--- begin Input records ---

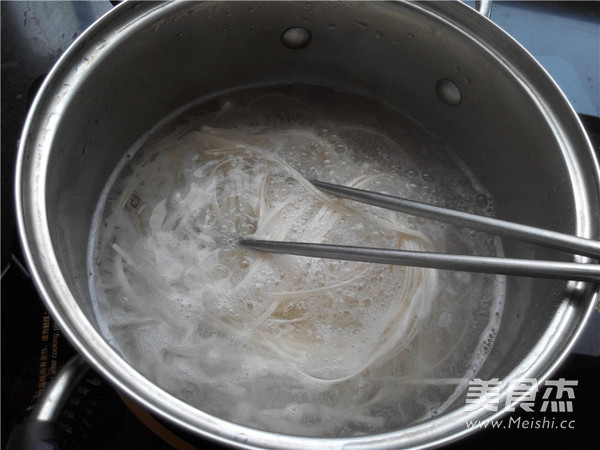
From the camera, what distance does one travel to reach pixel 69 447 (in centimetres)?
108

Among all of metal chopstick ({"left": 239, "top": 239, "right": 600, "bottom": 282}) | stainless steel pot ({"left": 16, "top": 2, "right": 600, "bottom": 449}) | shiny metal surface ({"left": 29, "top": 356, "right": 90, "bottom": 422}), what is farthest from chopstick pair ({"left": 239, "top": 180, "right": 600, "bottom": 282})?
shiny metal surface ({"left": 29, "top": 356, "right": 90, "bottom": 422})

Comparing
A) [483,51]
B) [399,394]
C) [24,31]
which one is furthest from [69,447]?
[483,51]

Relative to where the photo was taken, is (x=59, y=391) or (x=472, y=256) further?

--- end Input records ---
--- begin Input records ---

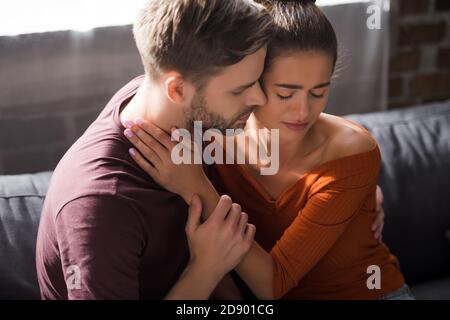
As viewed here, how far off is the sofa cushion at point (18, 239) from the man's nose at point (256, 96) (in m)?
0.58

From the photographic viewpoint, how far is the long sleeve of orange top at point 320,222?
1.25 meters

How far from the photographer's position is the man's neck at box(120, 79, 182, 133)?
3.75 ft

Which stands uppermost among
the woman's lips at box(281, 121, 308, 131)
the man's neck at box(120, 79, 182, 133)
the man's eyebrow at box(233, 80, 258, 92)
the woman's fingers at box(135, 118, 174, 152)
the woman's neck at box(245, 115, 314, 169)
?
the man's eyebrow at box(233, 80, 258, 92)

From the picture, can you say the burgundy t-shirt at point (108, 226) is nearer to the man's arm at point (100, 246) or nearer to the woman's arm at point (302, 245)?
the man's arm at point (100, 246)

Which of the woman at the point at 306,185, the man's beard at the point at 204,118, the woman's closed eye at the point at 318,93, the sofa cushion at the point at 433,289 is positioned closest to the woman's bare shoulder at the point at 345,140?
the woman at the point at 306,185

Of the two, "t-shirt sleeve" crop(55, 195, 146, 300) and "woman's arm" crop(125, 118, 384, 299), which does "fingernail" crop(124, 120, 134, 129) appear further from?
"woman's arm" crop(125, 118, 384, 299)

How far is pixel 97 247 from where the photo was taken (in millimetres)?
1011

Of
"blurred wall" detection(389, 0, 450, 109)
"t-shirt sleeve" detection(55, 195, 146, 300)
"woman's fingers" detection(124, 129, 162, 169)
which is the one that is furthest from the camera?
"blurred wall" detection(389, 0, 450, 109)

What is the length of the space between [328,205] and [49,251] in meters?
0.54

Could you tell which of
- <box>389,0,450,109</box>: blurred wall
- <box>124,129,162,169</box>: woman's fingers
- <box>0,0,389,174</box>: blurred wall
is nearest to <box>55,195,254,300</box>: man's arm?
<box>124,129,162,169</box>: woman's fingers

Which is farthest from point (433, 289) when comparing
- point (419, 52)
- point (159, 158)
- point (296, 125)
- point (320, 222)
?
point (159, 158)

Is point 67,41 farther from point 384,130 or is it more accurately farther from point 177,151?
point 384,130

--- end Input records ---
--- begin Input records ---

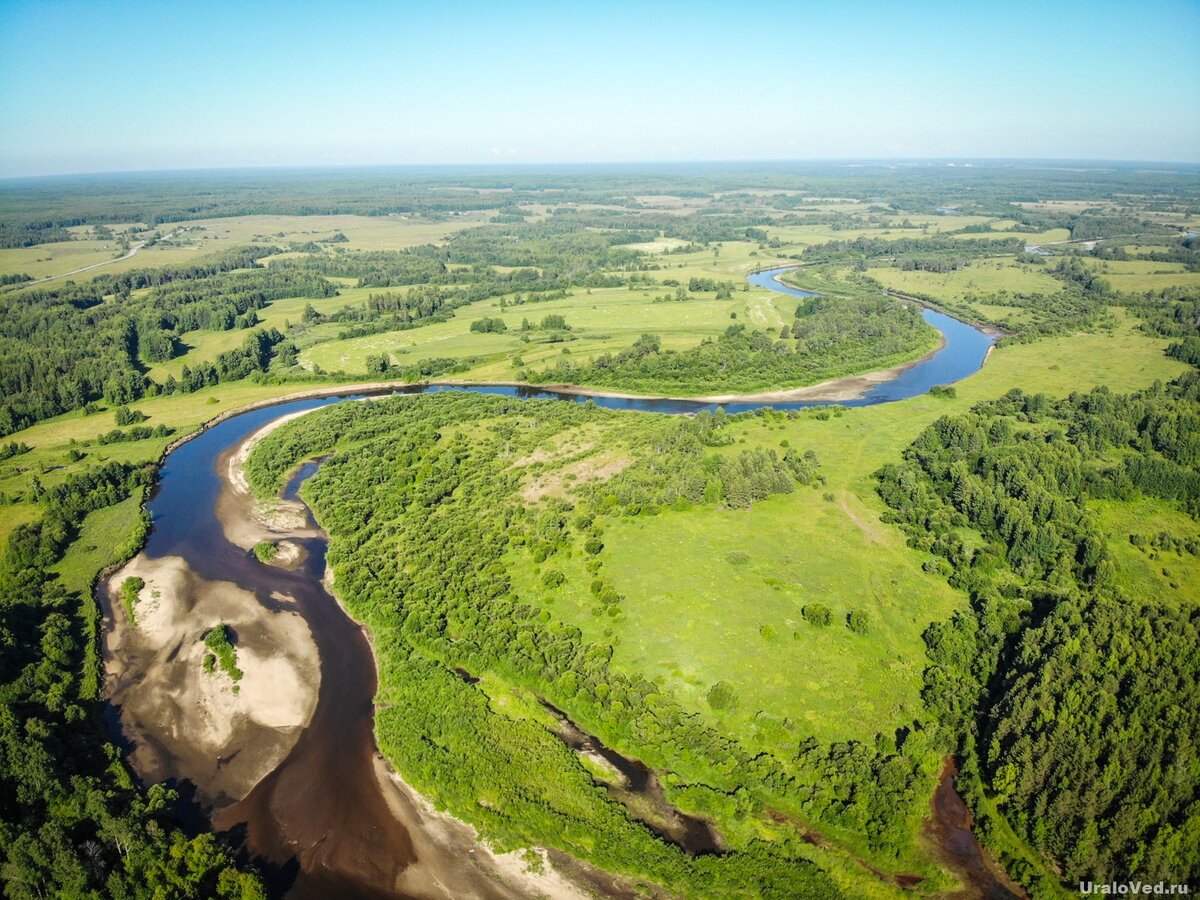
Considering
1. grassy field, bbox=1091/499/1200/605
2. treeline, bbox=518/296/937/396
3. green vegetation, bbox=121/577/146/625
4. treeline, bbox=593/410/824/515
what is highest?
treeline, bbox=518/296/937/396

--- end Input records ---

=== Goal of the exercise ===
State how many lines of the records contain the string "where", with case counting. Give only the number.

=== The reply ===
2